• Exercise brief
Copy the rows from the first one through the line containing "深度解析，iPhone 4S 电信版——曾经的经典与电信领域闪耀之星", including that line, and leave the pictures out.

• Short descriptive text snippets
········

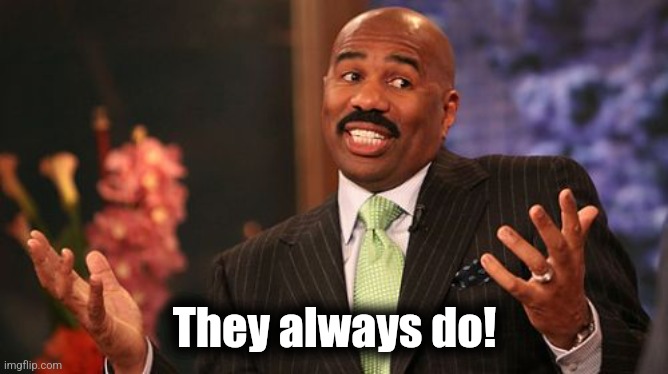 They always do! | image tagged in memes,steve harvey | made w/ Imgflip meme maker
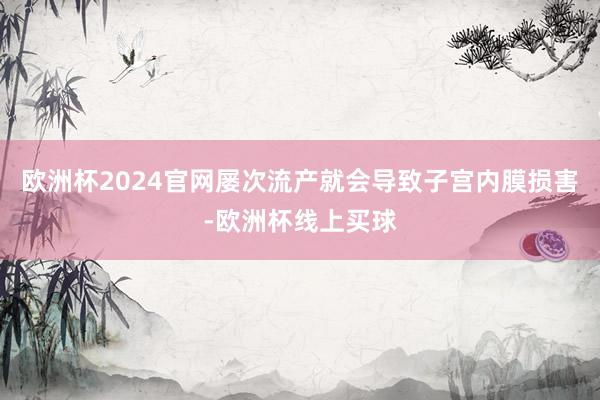 欧洲杯2024官网屡次流产就会导致子宫内膜损害-欧洲杯线上买球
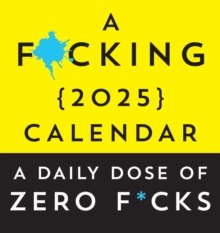 F*cking 2025 Boxed Calendar : A daily dose of zero f*cks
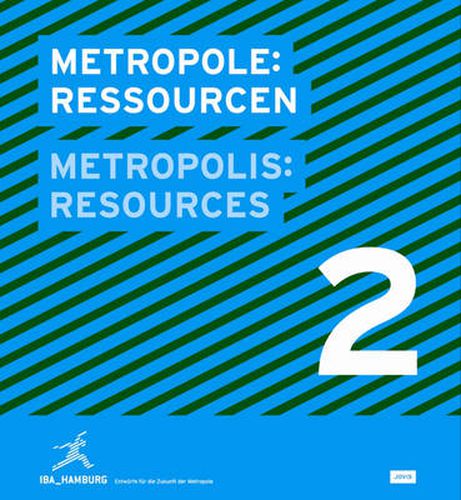 Cover image for Metropole 2: Ressourcen: IBA Hamburg Entwurfe fur die Zukunft der Metropole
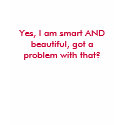Yes, I am smart AND beautiful, got a problem wi... t-shirts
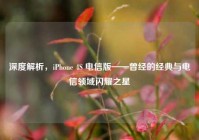 深度解析，iPhone 4S 电信版——曾经的经典与电信领域闪耀之星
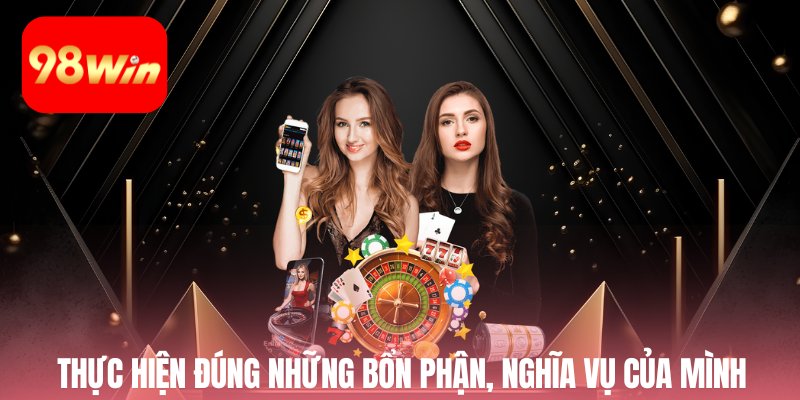 Thực hiện đúng những bổn phận, nghĩa vụ của mình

········

• Written reply
 They always do! | image tagged in memes,steve harvey | made w/ Imgflip meme maker
 欧洲杯2024官网屡次流产就会导致子宫内膜损害-欧洲杯线上买球
 F*cking 2025 Boxed Calendar : A daily dose of zero f*cks
 Cover image for Metropole 2: Ressourcen: IBA Hamburg Entwurfe fur die Zukunft der Metropole
Yes, I am smart AND beautiful, got a problem wi... t-shirts
 深度解析，iPhone 4S 电信版——曾经的经典与电信领域闪耀之星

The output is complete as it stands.